4. Ways carriers may gain from agency networks
While networks have generally benefited IAs, they have increased the total cost of distribution for carriers, who are now paying more for business that they already had on the books. Carriers must seek for methods to optimize their own gains from agency networks in order to protect profitability.
Consider the following four options:
1. Design compensation schemes that suit both parties.
Carriers may develop simple and transparent base & variable compensation schemes for agencies that encourage desirable agency behavior to optimize network scalability and avoid overpaying for performance that is not aligned with the carrier’s aims. As an example:
improvements in network access costs (overrides) should be linked to improvements in mutually beneficial outcomes for a pay-for-performance strategy.
Require the network to pay a percentage of the access price to the network’s producing agencies, not only the variable compensation or profit sharing commission.

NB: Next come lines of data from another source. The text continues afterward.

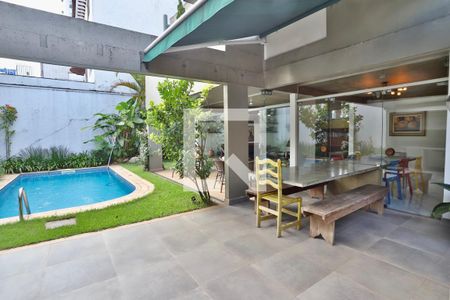 Casa à venda com 300m², 3 quartos e 3 vagasQuintal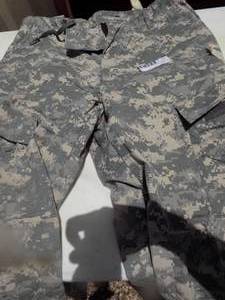 lot 480 image: Camo pants medium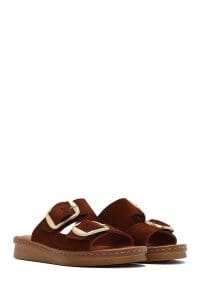 دمپایی زنانه راحتی چرمی جیر قهوه‌ای روشن سگک‌دار دری مد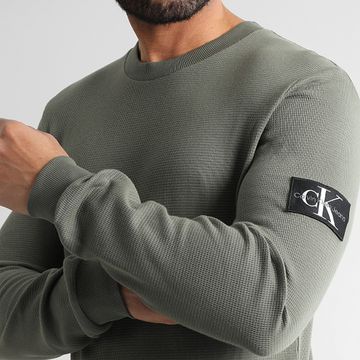 Calvin Klein - Felpa girocollo Monogram Badge Waffle 3485 Verde Khaki
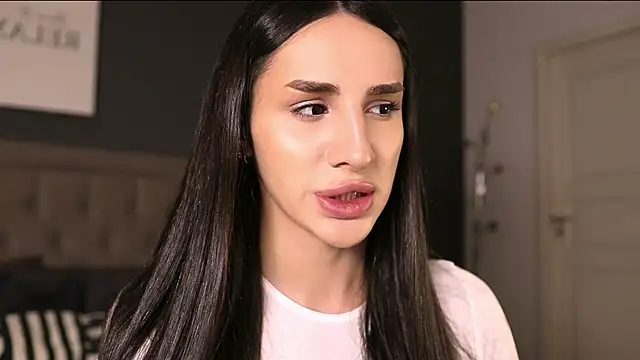 Snapshot of Kim_Oberlin_ chatting on 10.22.25 Kim Oberlin online show from 10.22.25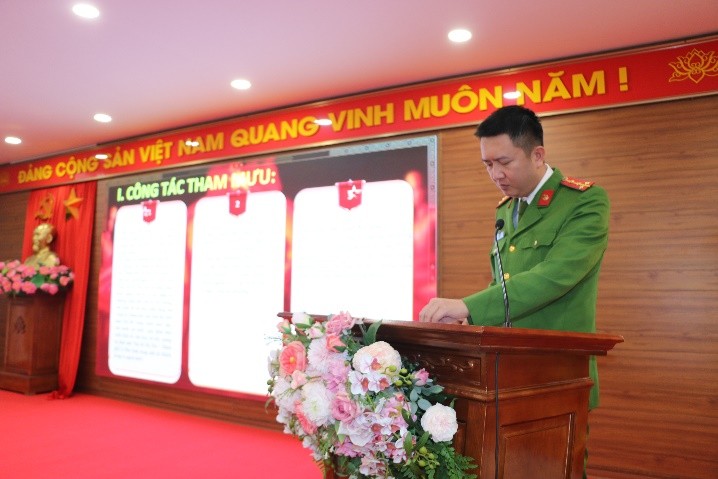 Công an phường Phúc Lợi tổng kết công tác công an năm 2025, triển khai chương trình công tác công an năm 2026
- Ảnh 4.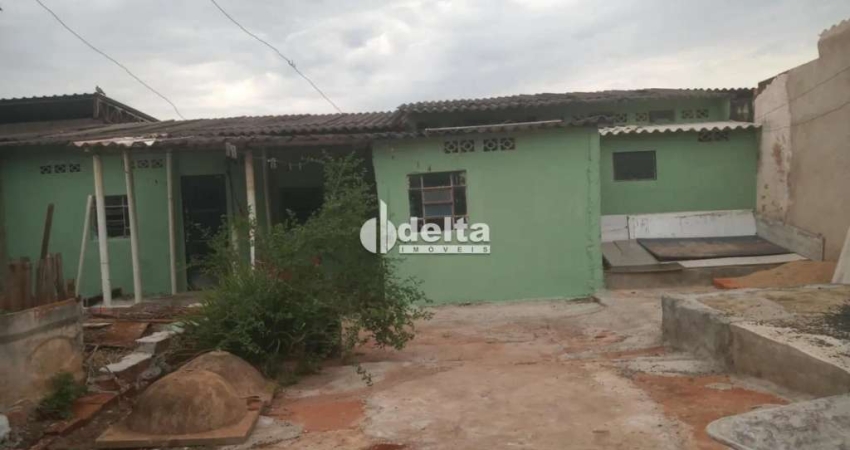 Casa Residencial disponível para venda no bairro Presidente Roosevelt em Uberlândia-MG
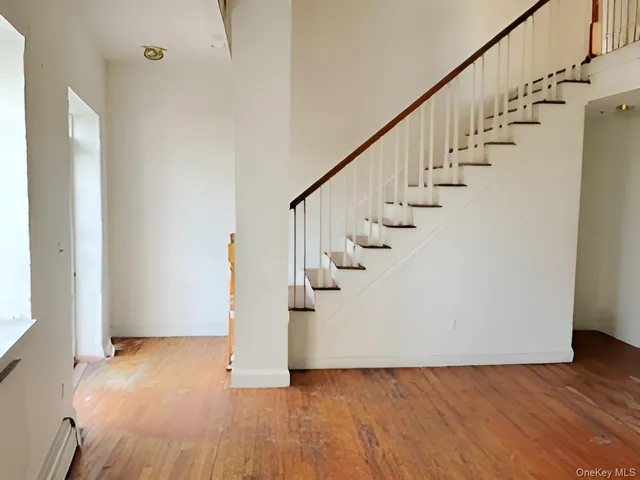 $829,950 | 1987 Cruger Avenue | Van Nest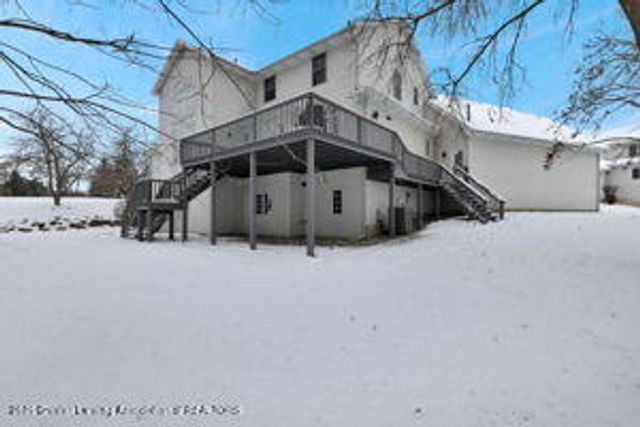 1137 Norfolk Circle, Grand Ledge, MI 48837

2. Fill skill and technology shortages
Agencies require assistance in developing skills and technologies that are vital to their operations. While networks address some of the gaps, carriers could consider forming partnerships with agencies to increase efficiency through the use of technology and non-carrier specific methods. As an example:
Employee digital marketing training
Client self-service features that minimize operational workload
Use generative AI to react to an agency’s request swiftly and accurately the first time.
3. Complement rather than duplicate
Hundreds of agency networks compete to offer skills and advantages to the 40,000+ IA market. Carriers should assess the network’s capabilities for agents and where the carrier can fill the gap. Understanding the networks that are most significant in the carrier’s distribution strategy and what they offer to their agencies is required. Carriers can then investigate where they can step in to supplement their skills.
4. Choose the winners and partners
Carriers should determine the set of networks that can support their business objectives since networks may be utilized as a relevant avenue for expansion in the context of a larger distribution plan. Furthermore, defining an engagement strategy tailored to that network partner and agreeing on how they will collaborate to meet agency goals will be critical success factors.